Matières
4 octobre 2024
6 min
Sophie Arnaud
Portrait : Claire, menuisière engagée
Il y a dans le geste du tisserand quelque chose d'hypnotique que les mots peinent à restituer. La navette qui va et vient entre les fils tendus de la chaîne, le peigne qui tasse les fils de trame rang après rang, la répétition précise et infinie de gestes qui finissent par produire une surface, un tissu, quelque chose de nouveau qui n'existait pas. Ce n'est pas un travail que l'on fait distraitement. Il exige une attention totale et continue, une mémoire du corps qui ne s'apprend pas dans les livres.
Léa a découvert le tissage à vingt-deux ans, dans un stage de trois jours proposé par une association normande. Elle ne savait pas encore que ce week-end pluvieux dans la campagne du Calvados changerait la trajectoire des quinze années suivantes. Elle est repartie avec un petit métier à cadres sous le bras et la certitude d'avoir trouvé quelque chose qu'elle ne savait pas chercher.

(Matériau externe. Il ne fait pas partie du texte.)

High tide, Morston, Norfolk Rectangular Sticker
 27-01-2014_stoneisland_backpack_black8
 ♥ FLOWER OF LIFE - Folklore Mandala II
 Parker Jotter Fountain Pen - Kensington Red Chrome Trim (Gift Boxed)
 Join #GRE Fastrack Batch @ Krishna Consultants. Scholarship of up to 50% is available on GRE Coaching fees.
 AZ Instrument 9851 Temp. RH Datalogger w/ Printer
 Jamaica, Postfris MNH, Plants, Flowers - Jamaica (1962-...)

Aujourd'hui, son atelier rouennais produit quelques dizaines de pièces par an,des pièces de tissu destinées à des créateurs de mode, des éditions limitées vendues en direct, et quelques commandes d'exception qui lui permettent d'explorer des structures et des matières qu'elle n'aurait pas l'occasion de travailler autrement. Chaque pièce est conçue comme une composition : rapport entre les fils de chaîne et de trame, jeu de tensions, choix des fibres. Lin brut pour la chaleur, laine mérinos pour le toucher, soie pour la lumière.
Ses clients sont rares et fidèles. Certains reviennent chaque année, non pas pour acheter une pièce identique à la précédente, mais pour voir ce qu'elle a tissé cette saison, ce qu'elle a découvert, ce qui a changé dans son travail. Une relation qui ressemble moins au commerce qu'à une forme de suivi artistique discret.
Ce qui frappe, dans une conversation avec elle, c'est la précision du vocabulaire. Elle parle de « contexture », d'« armure », de « lé », de « laize » avec la même naturelle que l'on parle du temps qu'il fait. Le tissage a sa propre langue, héritée de plusieurs siècles de pratique, et maîtriser cette langue, dit-elle, c'est aussi avoir accès à toute la connaissance accumulée des tisserands qui nous ont précédés.